● PROBLEM STATEMENT
Could you show each line of the rows below that contains the word "stone"?

____________

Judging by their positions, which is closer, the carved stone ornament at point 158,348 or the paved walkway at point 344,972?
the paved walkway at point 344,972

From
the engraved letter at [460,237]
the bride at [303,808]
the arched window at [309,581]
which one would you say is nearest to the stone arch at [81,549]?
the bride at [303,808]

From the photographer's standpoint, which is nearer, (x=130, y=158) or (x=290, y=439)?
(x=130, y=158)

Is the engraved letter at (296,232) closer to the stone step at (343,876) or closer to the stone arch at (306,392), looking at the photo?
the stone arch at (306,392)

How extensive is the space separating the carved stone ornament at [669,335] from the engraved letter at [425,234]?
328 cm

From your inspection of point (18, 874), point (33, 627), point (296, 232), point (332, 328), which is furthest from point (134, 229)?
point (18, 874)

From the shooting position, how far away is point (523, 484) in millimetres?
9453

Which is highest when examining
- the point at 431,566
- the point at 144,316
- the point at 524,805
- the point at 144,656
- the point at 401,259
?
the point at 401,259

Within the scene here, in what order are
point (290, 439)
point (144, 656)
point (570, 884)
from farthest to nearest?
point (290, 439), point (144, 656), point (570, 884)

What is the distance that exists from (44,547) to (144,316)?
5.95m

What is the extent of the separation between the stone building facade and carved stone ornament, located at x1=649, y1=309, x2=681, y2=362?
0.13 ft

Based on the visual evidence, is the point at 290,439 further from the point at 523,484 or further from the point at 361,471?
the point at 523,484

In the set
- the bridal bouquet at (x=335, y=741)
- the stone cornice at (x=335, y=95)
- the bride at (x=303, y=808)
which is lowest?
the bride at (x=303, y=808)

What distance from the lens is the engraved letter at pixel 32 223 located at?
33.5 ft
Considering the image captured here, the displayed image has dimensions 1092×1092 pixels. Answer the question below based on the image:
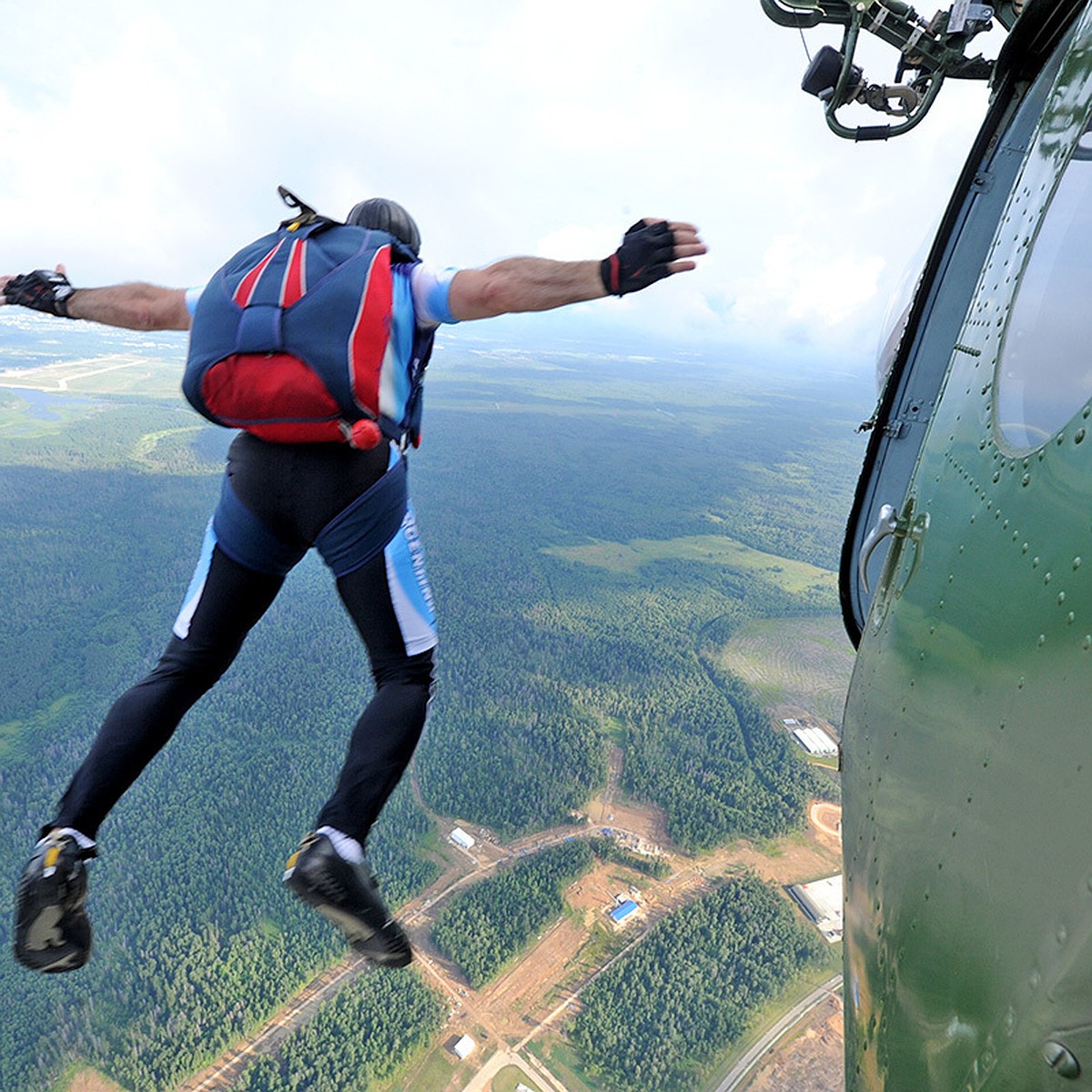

____________

● ANSWER TO THE EXERCISE
Judging by their positions, which is closer, the carved stone ornament at point 158,348 or the paved walkway at point 344,972?
which one would you say is nearest to the stone arch at [81,549]?
Is the engraved letter at (296,232) closer to the stone step at (343,876) or closer to the stone arch at (306,392), looking at the photo?
the stone arch at (306,392)
How extensive is the space separating the carved stone ornament at [669,335] from the engraved letter at [425,234]?
What is the extent of the separation between the stone building facade and carved stone ornament, located at x1=649, y1=309, x2=681, y2=362?
- the stone cornice at (x=335, y=95)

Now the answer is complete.